### Exercise brief
Pictures aside, restate the records below exactly as written.

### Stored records

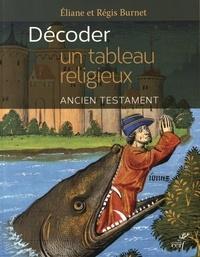 Eliane Burnet et Régis Burnet - Décoder un tableau religieux - Ancien testament.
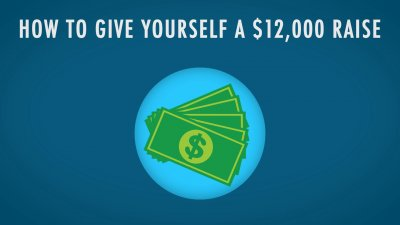 How to Give Yourself a $12,000 Raise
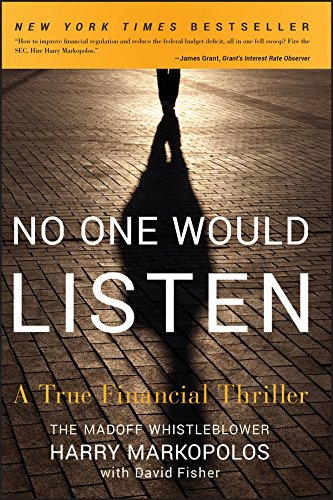 9780470919002: No One Would Listen: A True Financial Thriller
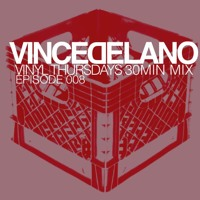 VINCE DELANO II VINYL THURSDAYS II 30 MIN MIX II 008
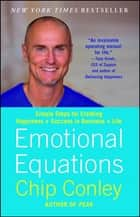 Emotional Equations - Simple Truths for Creating Happiness + Success ebook by Chip Conley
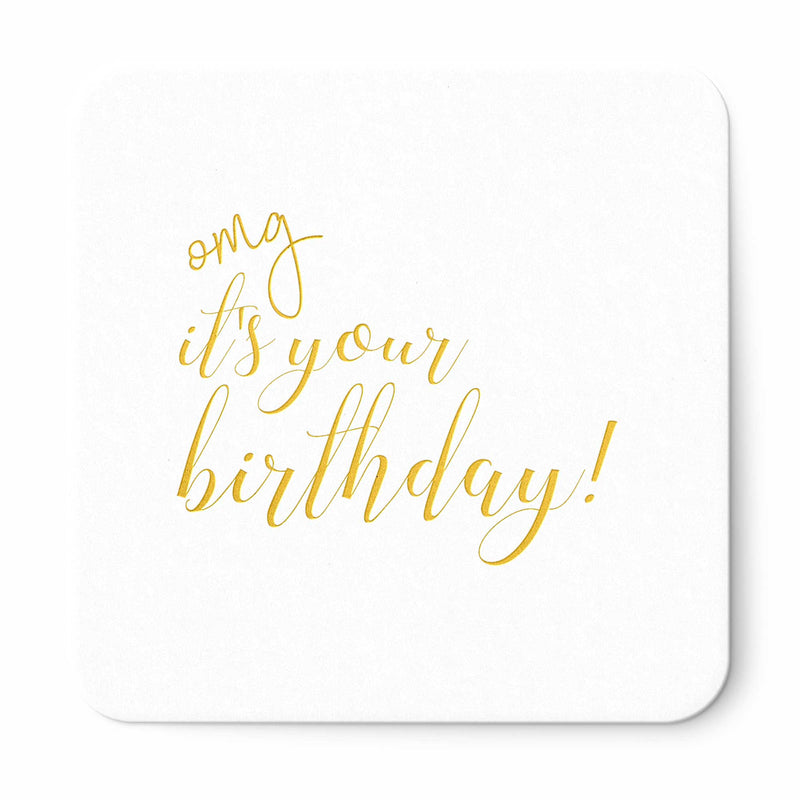 OMG It's Your Birthday Coasters - Set of 10 - Tea and Becky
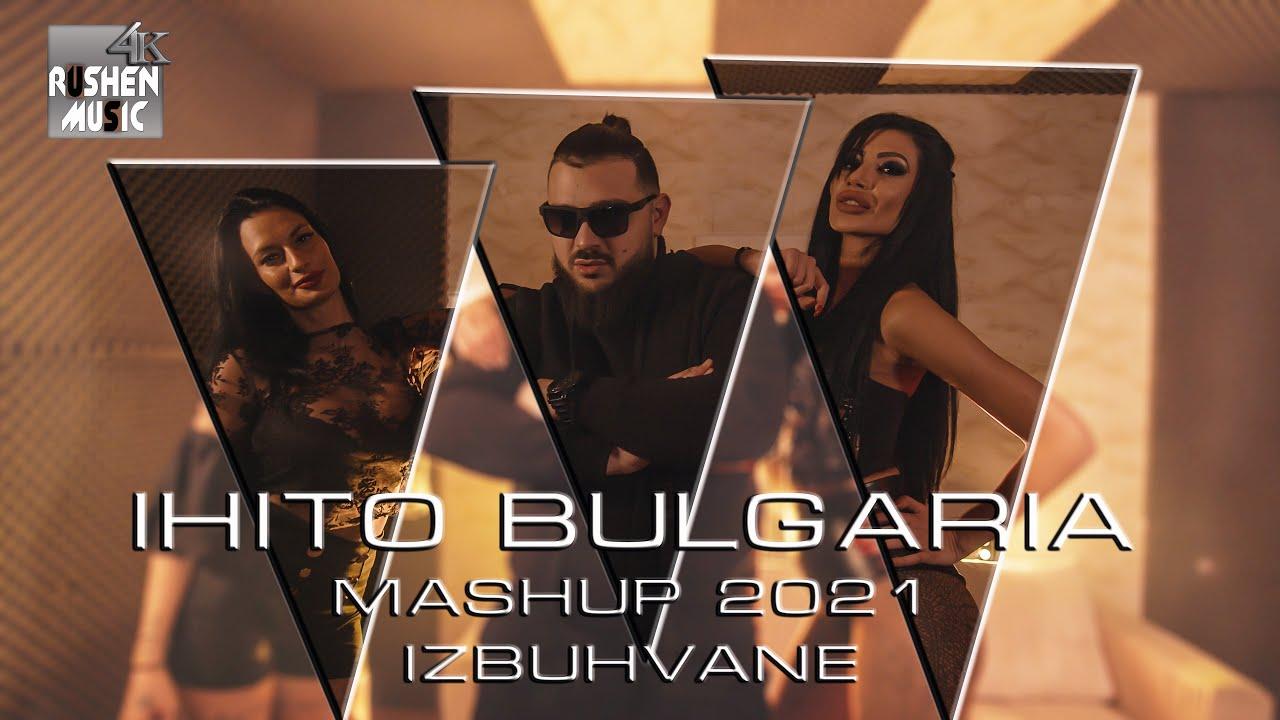 IHITO-BULGARIA-MASHUP-2021-IZBUHVANE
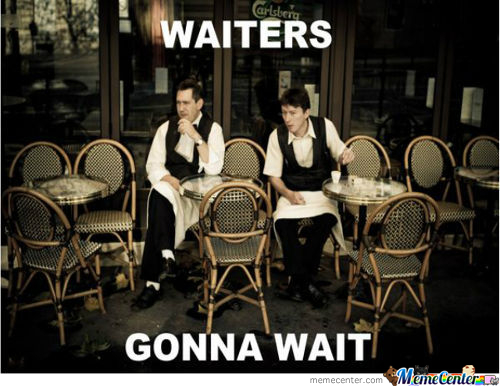 Waiters Gonna Wait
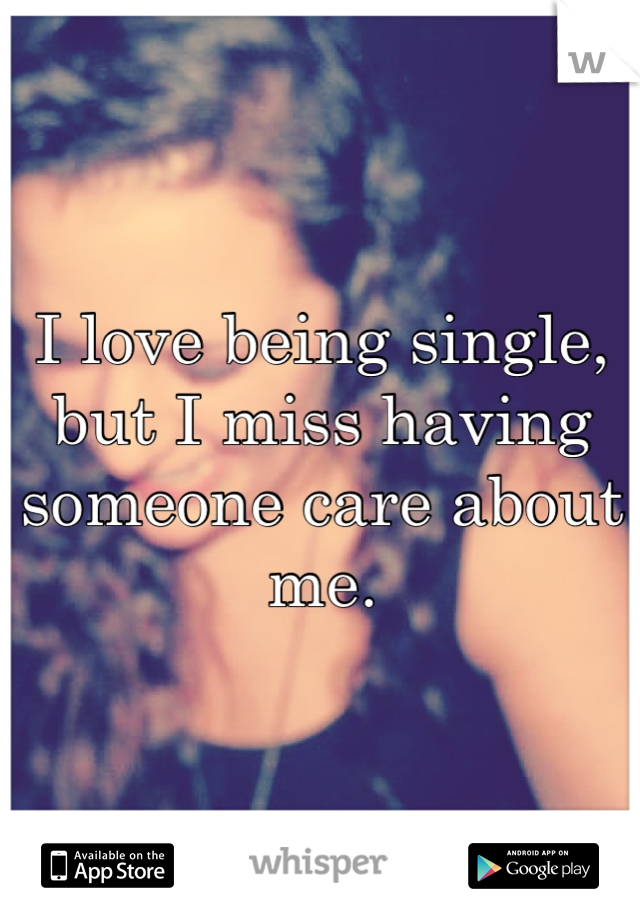 I love being single, but I miss having someone care about me.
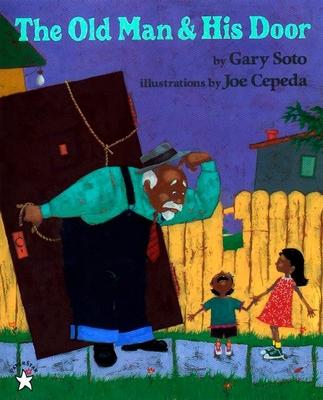 The Old Man & His Door - Soto, Gary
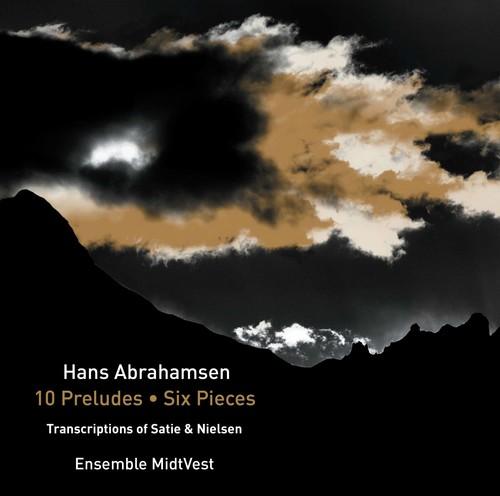 Ensemble MidtVest - Hans Abrahamsen: 10 Preludes - Six Pieces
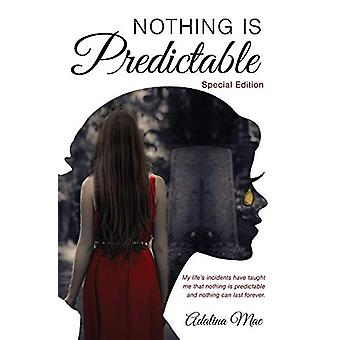 Nothing Is Predictable by Adalina Mae - 9780995409705 Book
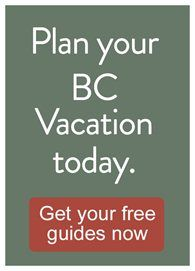 Plan Your BC Vacation - Get Your Free Guides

### Response to this task
 Eliane Burnet et Régis Burnet - Décoder un tableau religieux - Ancien testament.
 How to Give Yourself a $12,000 Raise
 9780470919002: No One Would Listen: A True Financial Thriller
 VINCE DELANO II VINYL THURSDAYS II 30 MIN MIX II 008
 Emotional Equations - Simple Truths for Creating Happiness + Success ebook by Chip Conley
 OMG It's Your Birthday Coasters - Set of 10 - Tea and Becky
 IHITO-BULGARIA-MASHUP-2021-IZBUHVANE
 Waiters Gonna Wait
 I love being single, but I miss having someone care about me.
 The Old Man & His Door - Soto, Gary
 Ensemble MidtVest - Hans Abrahamsen: 10 Preludes - Six Pieces
 Nothing Is Predictable by Adalina Mae - 9780995409705 Book
 Plan Your BC Vacation - Get Your Free Guides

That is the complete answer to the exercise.